EMS spokesperson Allison Jones said that the Ministry of Health will conduct its own investigation.

The deceased, a Brock University medical sciences student, was hailed by police as being a hero after he intervened when two men were harassing an older man.

“This young man was doing what he felt was right in the situation,” Det. Sgt. Steve Bereziuk told reporters. “He was a brave young man.”

Al-Hasnawi was taking a break from a religious celebration at the Al-Mostafa Islamic Centre about 9:30 p.m. Saturday.

When he noticed the older man suffering abuse, Al-Hasnawi called out for the two harrasers to stop.

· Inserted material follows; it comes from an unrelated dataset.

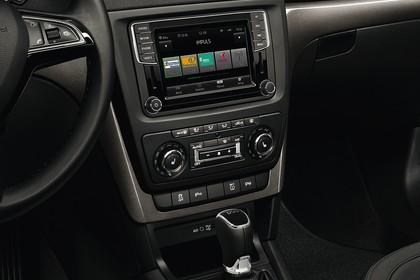Skoda Yeti 5L Innenansicht Mittelkonsole DSG Schalter Klimaautomatik Infotainmentbildschrim statisch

“He saw an old man walking by here with two people who were trying to harass him, assault him, hit him, laughing at him,” one witness told reporters. “He only told them, ‘leave the old man alone.'”

The men had “an interaction” with the Muslim youth and a shot rang out.

It turned out he was seriously wounded, but Amin Al-Tahir, a director at the mosque, said when paramedics arrived, they told the victim he was fine and indicated that he was acting.

“He told them, ‘I can’t breathe’,” Al-Tahir said.

Another witness, Tom Raczynski, who lives in the area, said paramedics kept saying he was “faking.”

“The one paramedic kept saying, ‘Oh, you’re a good actor’,” Raczynski said.

Hamilton Paramedic Services said in a statement Monday that an investigation into the incident is underway.

It is also not clear why Al-Hasnawi was taken to St. Joseph’s Hospital when there was a trauma center at a closer hospital.

Bereziuk said Al-Hasnawi and his family immigrated to Canada from Iraq in 2008.

The police officer said the victim was trying to do the right thing.

“He was being that Good Samaritan,” Bereziuk said.